The hatmakers were the ones who suffered, as the wearers were protected from the mercury due to the lining in their hats. For this reason, mercury never became illegal in hatmaking, and it only stopped being used when felt hats went out of fashion. One such hat is preserved at the Bata Shoe Museum in Toronto. Dated to the 19th century, tests have confirmed that it still contains mercury.
3 Toxic Clothing
In 2018, a burial from between 1399 and 1475 containing the mummies of two girls, aged nine and 18, was found at Cerro Esmeralda in Northern Chile.[9] They were lavishly adorned, including bright red clothes. A chemical analysis of the clothing found that instead of using iron hematite to attain the red shade, as was common at the time, the makers had used cinnabar, which contains high levels of mercury.
The closest cinnabar mine was more than 1,600 kilometers (1,000 mi) away, north of modern-day Lima, Peru. Since the chemical would not have been that easy to acquire, it is speculated that the burial was highly important and that the cinnabar was knowingly added to keep grave robbers away.
2 Poisoned Arrows
Poisoning arrow tips is a practice that has been employed in many places around the world, so when the Victoria and Albert Museum in England received a collection of items, including arrows, from the East India Company in 1880, it was not a big deal that an early note for them stated that they were poisoned.[10] However, when they had them analyzed in more recent times, they were surprised to find that the particular poison used could be active for 1,300 years and still be able to kill someone today.

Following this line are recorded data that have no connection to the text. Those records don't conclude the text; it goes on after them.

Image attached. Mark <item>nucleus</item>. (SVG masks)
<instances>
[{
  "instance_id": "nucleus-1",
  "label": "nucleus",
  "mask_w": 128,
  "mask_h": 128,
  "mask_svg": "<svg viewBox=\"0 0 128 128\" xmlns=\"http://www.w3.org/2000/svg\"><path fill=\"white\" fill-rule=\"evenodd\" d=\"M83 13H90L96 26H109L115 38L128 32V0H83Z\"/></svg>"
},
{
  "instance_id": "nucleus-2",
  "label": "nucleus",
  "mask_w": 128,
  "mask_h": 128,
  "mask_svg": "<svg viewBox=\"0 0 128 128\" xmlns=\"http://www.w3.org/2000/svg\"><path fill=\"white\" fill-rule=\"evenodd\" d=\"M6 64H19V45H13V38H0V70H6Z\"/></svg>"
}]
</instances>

The arrows came from Assam as well as the Karen people in Burma, who would use the poisoned arrows to hunt animals for food. The poison comes from the sap or crushed seeds of local trees and is smeared onto the arrowhead. If it gets into the bloodstream, it causes paralysis, seizures, and cardiac arrest.
1 Pillbox Ring
A pillbox ring, a ring with a small container used to store something, was discovered in Cape Kailakra, Bulgaria, in 2013.[11] Of the over 30 pieces of jewelry found, this was the only piece with a secret compartment. It is believed to have been used as a poison ring, with a small hole on the side that could be used to quickly slip poison into someone’s drink.
The ring dates to the 14th century and is believed to have belonged to Dobrotitsa, a noble who ruled the area in the second half of the century. This ring may have been the reason so many other high-ranking members of society who were close to him died for unexplained reasons.